Quoted passage:

══════

7.1 NER Training Model with SpaCy

  • We used Python’s SpaCy module for training the NER model.
  • SpaCy’s models are statistical and every “decision” they make is a prediction. This prediction is based on the examples the model has seen during training.
  • The model is then shown the unlabeled text and is expected to make a prediction.
  • Because we know the correct answer, we can give the model feedback on its prediction in the form of an error gradient of the loss function that calculates the difference between the training example and the expected output. The greater the difference, the more significant the gradient and the updates to our model.
  • At each iteration, the training data is shuffled to ensure the model does not make any generalizations based on the order of examples.
  • The model is tested on and the predicted summarized resumes are stored in separate .txt files for each resume.
  1. Model Deployment

As per our client’s request, we were able to create functions that would accept and feed different types of files, other than .txt, such as .pdf and .docx. This was an important preliminary step and have been proved to work (more on that in the limitations part). Unfortunately, we were not able to successfully deploy the app because of some issues we faced. Due to the lack in time, we were not able to fix these problems as some of them seemed to be concerning the way the model was imported. Nevertheless, the model works fine on the notebook and can be tested on some of the resume samples we provided in our repository.

══════

Data:

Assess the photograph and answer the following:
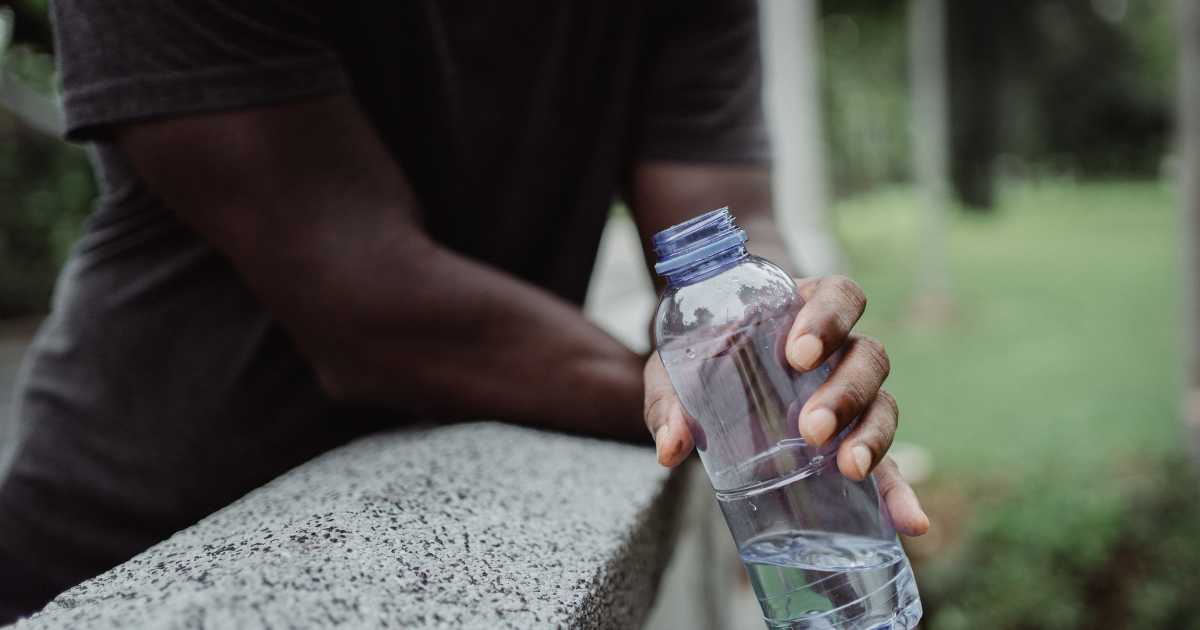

══════

Objective 1: Reproduce verbatim the stretch of the NER training passage from "1. Model Deployment" through "in our repository.".
Objective 2: Translate this sentence from the NER training passage into Spanish: "At each iteration, the training data is shuffled to ensure the model does not make any generalizations based on the order of examples."

Exercise response 1:
1. Model Deployment

As per our client’s request, we were able to create functions that would accept and feed different types of files, other than .txt, such as .pdf and .docx. This was an important preliminary step and have been proved to work (more on that in the limitations part). Unfortunately, we were not able to successfully deploy the app because of some issues we faced. Due to the lack in time, we were not able to fix these problems as some of them seemed to be concerning the way the model was imported. Nevertheless, the model works fine on the notebook and can be tested on some of the resume samples we provided in our repository.

Exercise response 2: En cada iteración, los datos de entrenamiento se mezclan para garantizar que el modelo no haga ninguna generalización basada en el orden de los ejemplos.